Yantra Celebrates Durga Puja with a Special Menu
Defining and Redefining Indian Cuisine
Durga Puja is an annual Hindu festival which pays homage to the goddess Durga. Yantra’s Executive Chef, Phinaki Ray, (pictured) explains that Durga Puja is the biggest and most important festival that is celebrated in his home state of West Bengal. This year, the ten-day festival takes place in October and gives the Chef the opportunity to showcase the food that he enjoyed growing up in Calcutta.
“Along with friends, in 2003 we opened a Bengali Restaurant in Calcutta called 6 Balligung Place. At that time the city didn’t have a single stand-alone eatery exclusively serving Bengali cuisine,” Chef Ray explained. “The reason was that every family has their own recipes. So, if your food isn’t up to their standards, they won’t go. We researched every dish and recreated them with exacting care.”
Almost 20 years later 6 Balligung Place is still serving food with unparalleled tastes, which is created with fresh herbs and the best of local produce and seafood. It is that attention to detail that results in these engaging dishes.
Chef Ray wanted to see the world and so, with his wife, moved to Singapore. Among other places, he worked at Raffles Hotel before arriving at Yantra. “I spent 3 ½ years at Raffles Tiffin Room,” he relates. “We served very traditional Indian food and it was always considered one of the best Indian restaurants in Singapore.”
At Yantra they also do traditional North Indian food. “We don’t do fusion,” he points out.
For Durga Puja he created a special menu to give a variety of dishes and different tastes. The menu has options to choose from, but Farah and I were given every item on the list. In addition to making us very full it gave us an idea of what makes the food Yantra serves so special. If you think you know Indian food Yantra may surprise you.
Gusztav Toth, Group Beverage Operations Manager (pictured), recommended white and red wines to go with the meal. He presented us with a glass of white; Clarendelle Blanc de Haut that is a blend of Semillon, Sauvignon blanc and Muscadelle. “It has aromas often found in sweet white wines, with hints of apricot, white peaches, and grapefruit,” Gusztav explained. From my first sip it impressed me as ‘cold sunshine.’
The red was Botter Borgo Del Mandorlo Primitivo, Italy. "This is a full-bodied, rounded, and well structured,” Gusztav stated. “It is surprisingly soft and smooth. It is complex with tones of black fruit."

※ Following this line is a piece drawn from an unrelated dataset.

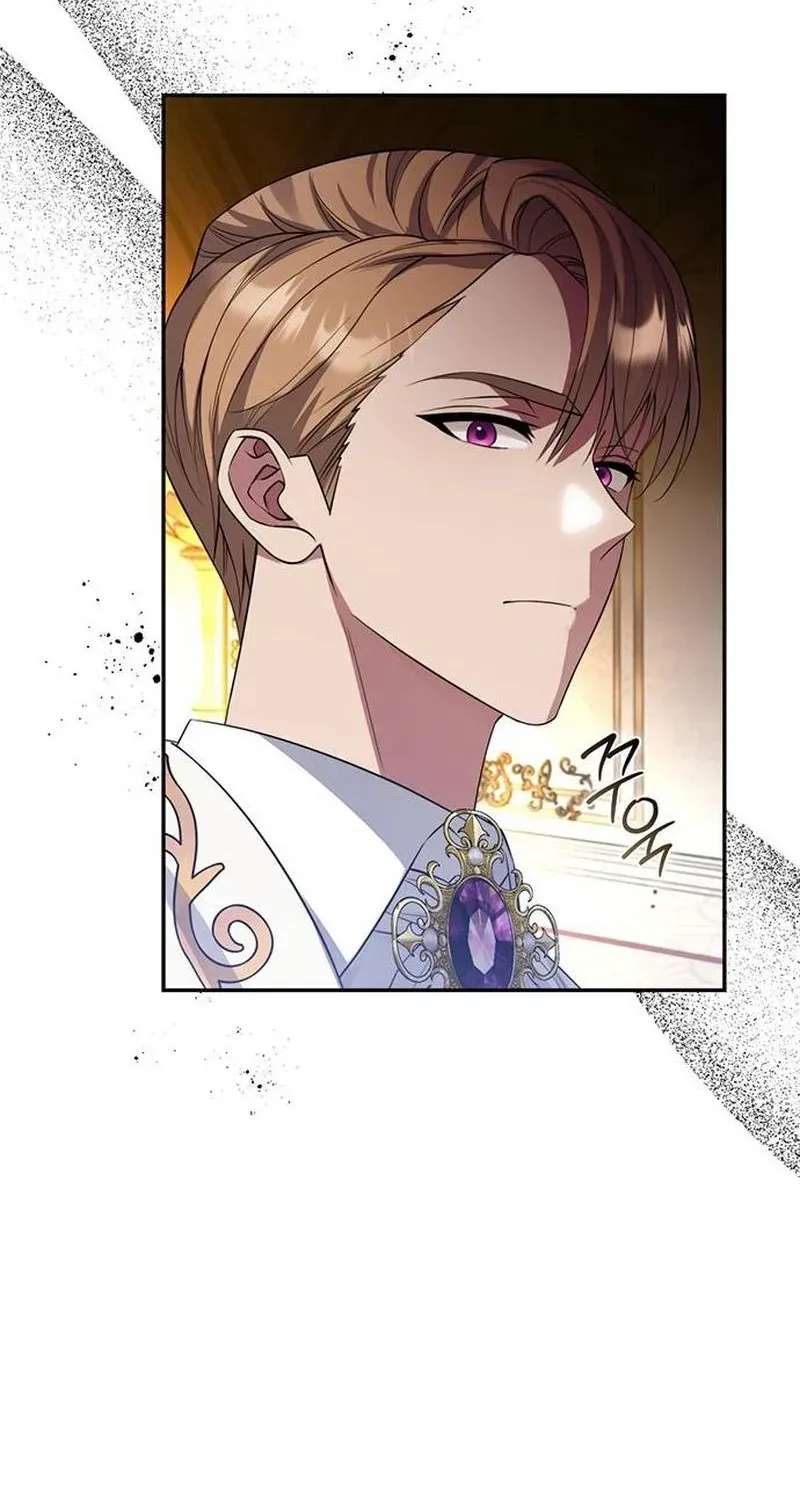 A Wicked Woman's Life with Her In-Laws Is Fun Chapter 1 - page 166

It was the complexity that impressed as did some of the food we were to enjoy. It also had that complexity that when slowly savoured presented layers of flavours.
But not all the dishes were like that, and it was their lack of complexity that proved to be their charm. It was so with the Doi Bora, which is noted to be ‘Kolkata’s favourite’. The
Doi Bora is yogurt with strawberry served in a small copper bowl. The strawberry not only adds colour but a hint of sweetness in the yogurt that is neither sweet nor savoury. Farah’s refined palate detected the cumin.

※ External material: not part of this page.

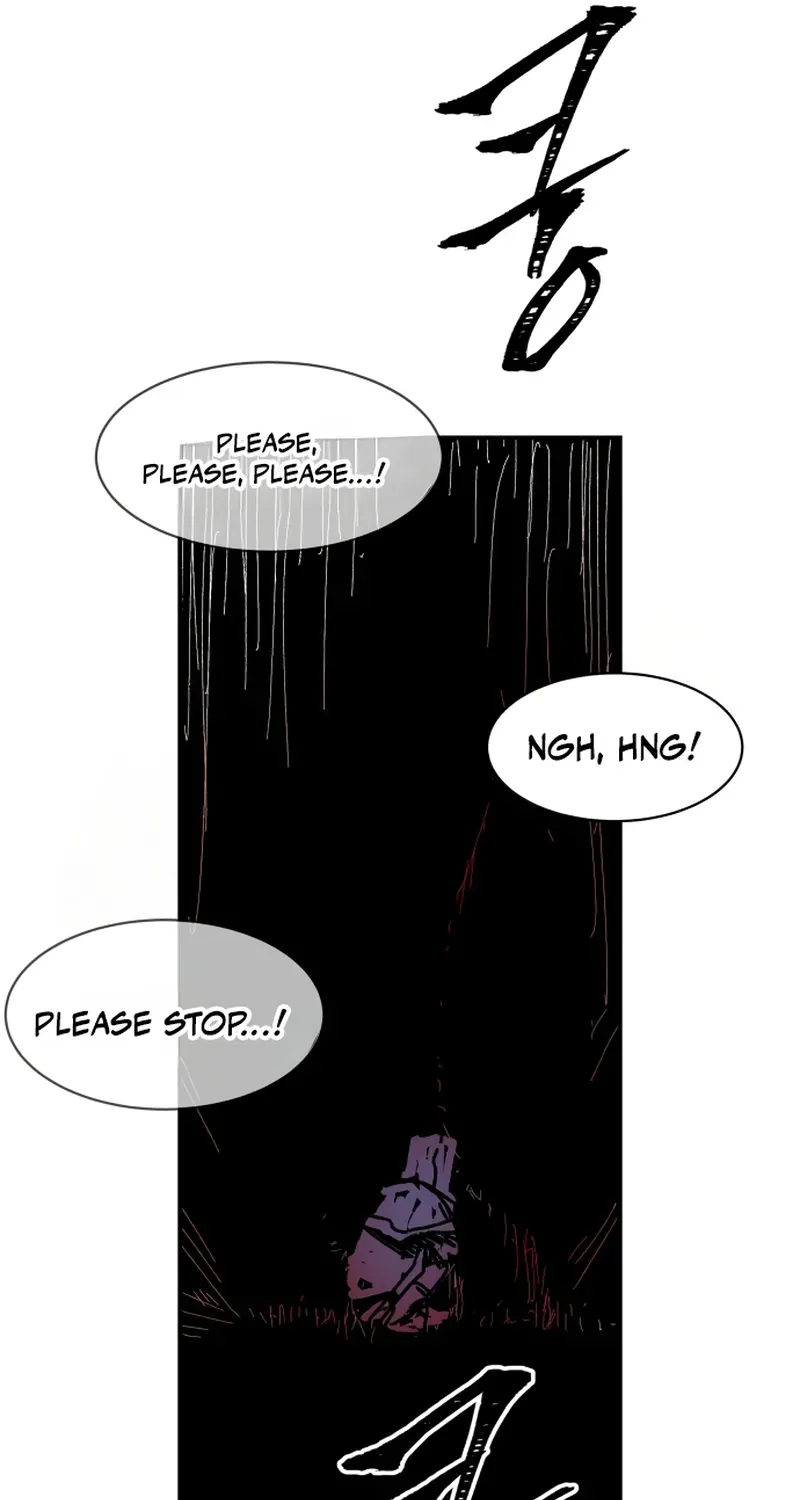 Read Warrior Cariel chapter 8 image 121 on Lezhin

“Well walk me to the front door and back,” I think as the prawn and crab steamed in banana leaf (Kankra chingri bhapa) catches me by surprise. This is where the depth of flavour comes through as it does with the Chanar Paturi that is cottage cheese and mustard steamed in banana leaf. It is the mustard that really adds the zip to the subtler ingredients.

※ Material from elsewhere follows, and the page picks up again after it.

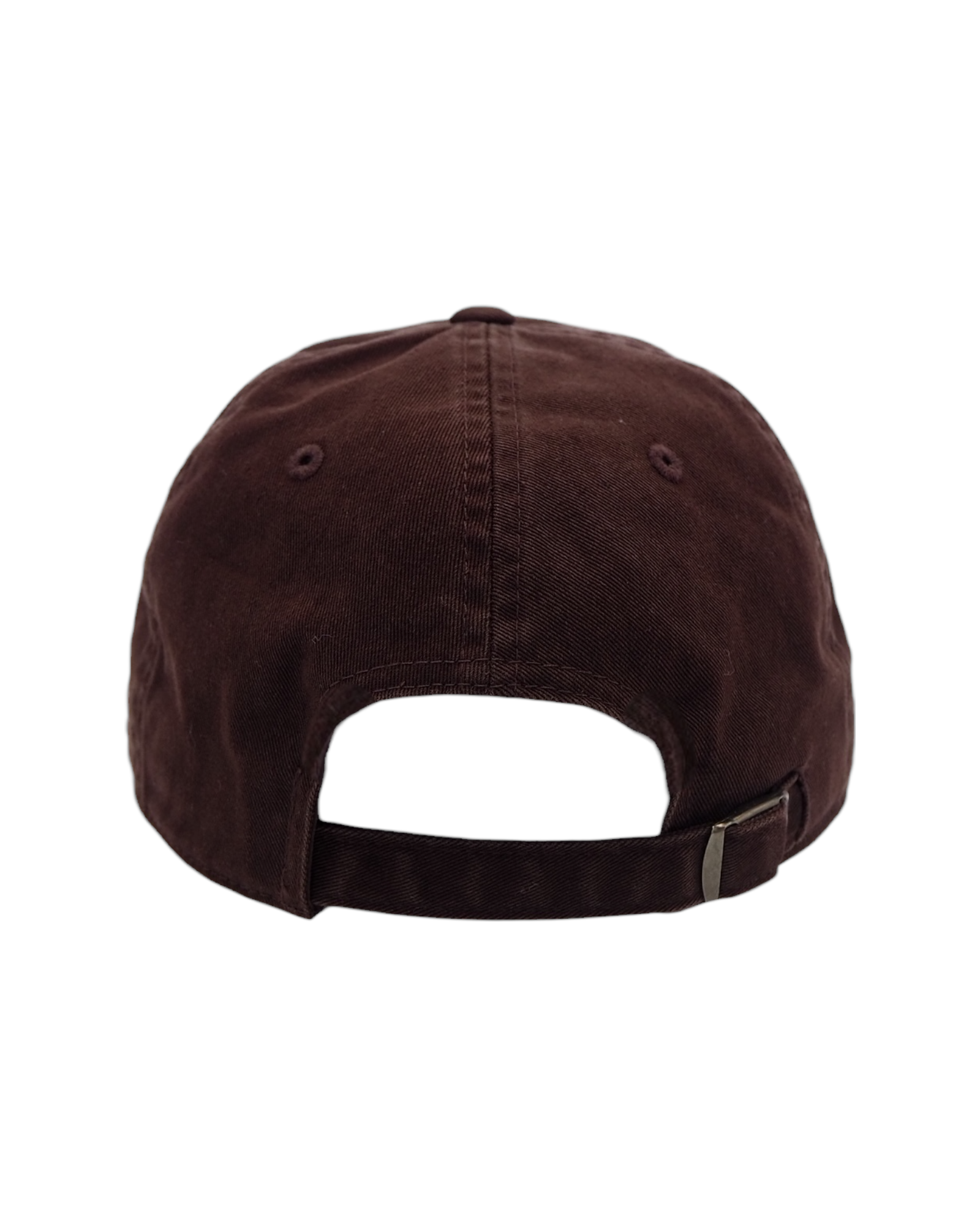 Ballpark - Twin Palms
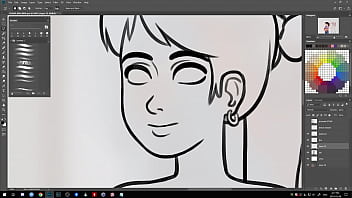 Summertime Saga video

“The British brought mustard to Calcutta where, of course, the local ingredients and herbs and spices altered it to this more complex form.”
We are presented with the set that has ‘Slow cooked mutton bone’ (Kosha mangsho) which is close to what you would expect of traditional Indian food, as is the saffron rice with cashews and raisins.
The bread, like everything else, is perfectly done. It is light, soft and chewy. It goes so well with the dish, whether it is spicy or not, that you could easily consume it like your favourite snack food.
Discovering the fresh cottage cheese dumplings (Chanar Kalia) reminds once again that you are in the presence of a maestro who has created a symphony of tastes and textures. The sweet pulao, the Bengali luchi, cholar dal, chickpea panisse and home style mango chutney provides contrasting and balancing dishes. The mango chutney is cooling to the more spicy offerings.
It is not a crescendo that wraps up the meal but harmonious and silky tones of the cottage cheese dumplings in reduced milk (rosogollar payesh, lobongo lotika) drifting into the twilight.
Yantra combines modern with traditional. With food served in copper pots and on copper trays it lends an additional visual impression that is an important part of the presentation of the meal.
We highly recommend Yantra for dinner - at any time of the year.